The Jakarta Post
Indonesia has sought to extend the trade perks under the United States' trade preference program, which provides a competitive advantage for Indonesian export products in the American market.
In a meeting with US Secretary of State Mike Pompeo at the Bogor Palace in West Java on Thursday, President Joko “Jokowi” Widodo expressed Jakarta's commitment to advancing the strategic economic partnership between Indonesia and the US, according to Foreign Minister Retno LP Marsudi, who accompanied the President at the event.
“The President emphasized that Indonesia wants to see more economic cooperation between the two countries in the future, particularly with the extension of the Generalized System of Preferences (GSP) facility for Indonesia,” Retno told the press after the meeting.
The minister went on to say that Pompeo had emphasized Washington's commitment to improving economic ties with Jakarta, including by encouraging more American businesses to engage with Indonesia.
Following a separate bilateral meeting with Pompeo earlier on Thursday, Retno said that Jakarta and Washington had agreed to work together on strengthening the global supply chain and expediting post-pandemic economic recovery.
“In this regard, I underlined again the importance of GSP facilities, which not only bring benefits for Indonesia, but also for US businesses,” she said.
Since 2011, Indonesia has been one of 120 countries that have benefited from the GSP. As the oldest and largest US trade preference program, the GSP gives developing economies the privilege of exporting their products to the US with lower or zero duties.
Indonesia ranks third among countries that have benefited the most from the program, with almost 15 percent of the country's products exported to the US under it.
However, the US Trade Representative Office on Feb. 10 removed Indonesia from the developing and least-developing countries list, meaning that the US now recognizes Indonesia as a developed country.
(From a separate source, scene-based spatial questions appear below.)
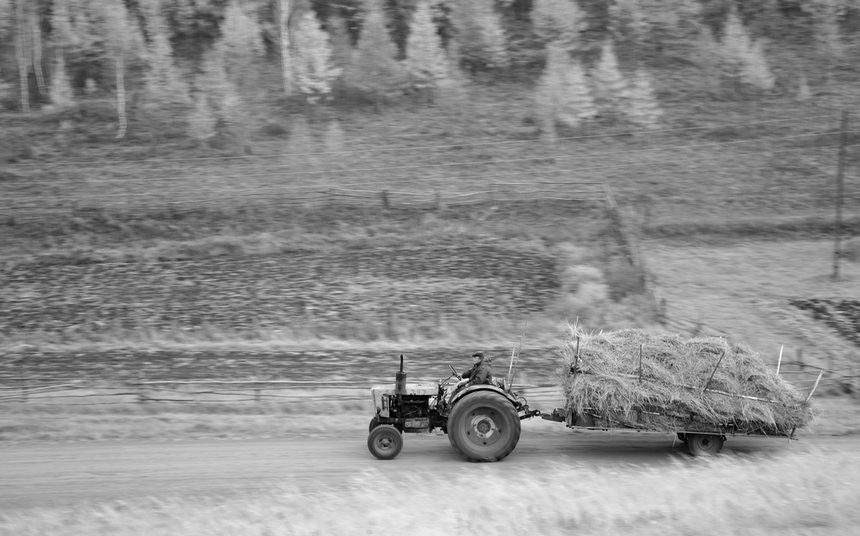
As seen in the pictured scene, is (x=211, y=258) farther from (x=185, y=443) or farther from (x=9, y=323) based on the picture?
(x=185, y=443)

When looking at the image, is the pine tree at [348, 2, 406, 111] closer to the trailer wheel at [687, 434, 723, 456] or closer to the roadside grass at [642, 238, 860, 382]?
the roadside grass at [642, 238, 860, 382]

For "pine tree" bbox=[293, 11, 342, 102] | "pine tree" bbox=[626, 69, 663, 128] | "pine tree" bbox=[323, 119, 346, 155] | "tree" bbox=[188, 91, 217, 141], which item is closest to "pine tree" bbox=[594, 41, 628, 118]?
"pine tree" bbox=[626, 69, 663, 128]

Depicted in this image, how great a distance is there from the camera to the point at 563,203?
27.6 m

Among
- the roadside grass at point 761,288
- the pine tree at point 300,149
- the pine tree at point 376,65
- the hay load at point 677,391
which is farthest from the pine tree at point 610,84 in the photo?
the hay load at point 677,391

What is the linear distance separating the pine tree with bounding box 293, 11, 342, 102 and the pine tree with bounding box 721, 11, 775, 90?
1850 cm

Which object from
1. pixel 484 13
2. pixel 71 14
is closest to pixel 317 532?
pixel 484 13

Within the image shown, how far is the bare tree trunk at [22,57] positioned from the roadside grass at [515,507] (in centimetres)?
3350

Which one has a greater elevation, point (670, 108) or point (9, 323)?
point (670, 108)

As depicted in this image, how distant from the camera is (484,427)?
11.2 m

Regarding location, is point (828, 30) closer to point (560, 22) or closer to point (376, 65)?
point (560, 22)

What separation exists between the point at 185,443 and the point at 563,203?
17.7 metres

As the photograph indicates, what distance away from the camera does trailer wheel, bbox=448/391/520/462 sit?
1101cm

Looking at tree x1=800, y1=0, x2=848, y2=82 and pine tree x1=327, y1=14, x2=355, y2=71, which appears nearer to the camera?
tree x1=800, y1=0, x2=848, y2=82

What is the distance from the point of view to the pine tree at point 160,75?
36.8m
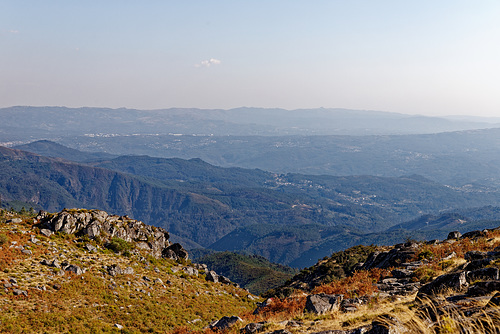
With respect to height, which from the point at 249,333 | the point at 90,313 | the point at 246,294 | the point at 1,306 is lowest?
the point at 246,294

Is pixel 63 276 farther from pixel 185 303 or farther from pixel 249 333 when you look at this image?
pixel 249 333

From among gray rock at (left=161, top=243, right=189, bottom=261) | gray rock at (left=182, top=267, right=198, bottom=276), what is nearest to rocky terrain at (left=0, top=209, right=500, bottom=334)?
gray rock at (left=182, top=267, right=198, bottom=276)

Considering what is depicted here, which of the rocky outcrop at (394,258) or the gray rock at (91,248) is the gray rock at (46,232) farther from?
the rocky outcrop at (394,258)

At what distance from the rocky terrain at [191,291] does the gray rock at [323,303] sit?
6 centimetres

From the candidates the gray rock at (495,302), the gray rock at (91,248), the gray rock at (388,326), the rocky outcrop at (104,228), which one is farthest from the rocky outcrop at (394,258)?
the gray rock at (91,248)

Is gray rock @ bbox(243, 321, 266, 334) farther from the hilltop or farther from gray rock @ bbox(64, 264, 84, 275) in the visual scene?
gray rock @ bbox(64, 264, 84, 275)

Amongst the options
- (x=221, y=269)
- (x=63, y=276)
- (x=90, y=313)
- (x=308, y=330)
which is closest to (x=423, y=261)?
(x=308, y=330)

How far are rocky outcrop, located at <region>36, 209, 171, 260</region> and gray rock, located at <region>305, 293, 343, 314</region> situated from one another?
27.9m

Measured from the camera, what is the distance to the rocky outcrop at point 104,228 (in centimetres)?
3781

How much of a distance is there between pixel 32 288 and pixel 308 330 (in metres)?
20.2

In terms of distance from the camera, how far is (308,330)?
14.9 meters

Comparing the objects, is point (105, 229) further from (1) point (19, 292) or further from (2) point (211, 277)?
(1) point (19, 292)

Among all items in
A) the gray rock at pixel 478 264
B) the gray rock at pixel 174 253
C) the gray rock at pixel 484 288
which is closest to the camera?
the gray rock at pixel 484 288

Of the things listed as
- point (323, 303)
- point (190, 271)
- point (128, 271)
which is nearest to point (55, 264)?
point (128, 271)
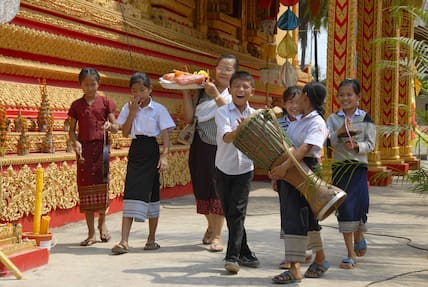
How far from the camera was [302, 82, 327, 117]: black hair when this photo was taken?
5.18m

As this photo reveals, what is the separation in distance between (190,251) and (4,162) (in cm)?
179

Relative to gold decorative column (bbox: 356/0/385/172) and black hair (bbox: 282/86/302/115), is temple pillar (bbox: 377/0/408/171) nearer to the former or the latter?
gold decorative column (bbox: 356/0/385/172)

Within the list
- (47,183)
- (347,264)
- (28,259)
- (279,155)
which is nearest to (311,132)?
(279,155)

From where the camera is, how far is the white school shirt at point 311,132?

Under the policy, exported goods from Indonesia would be charged with higher tariffs.
In 2018, US President Donald Trump said his administration would review the GSP benefits provided to several developing countries, including Indonesia, with which the US has a trade deficit.
Indonesia has since lobbied Washington to retain the trade privileges under the GSP, especially after seeing India and Thailand lose their respective trade privileges in October last year.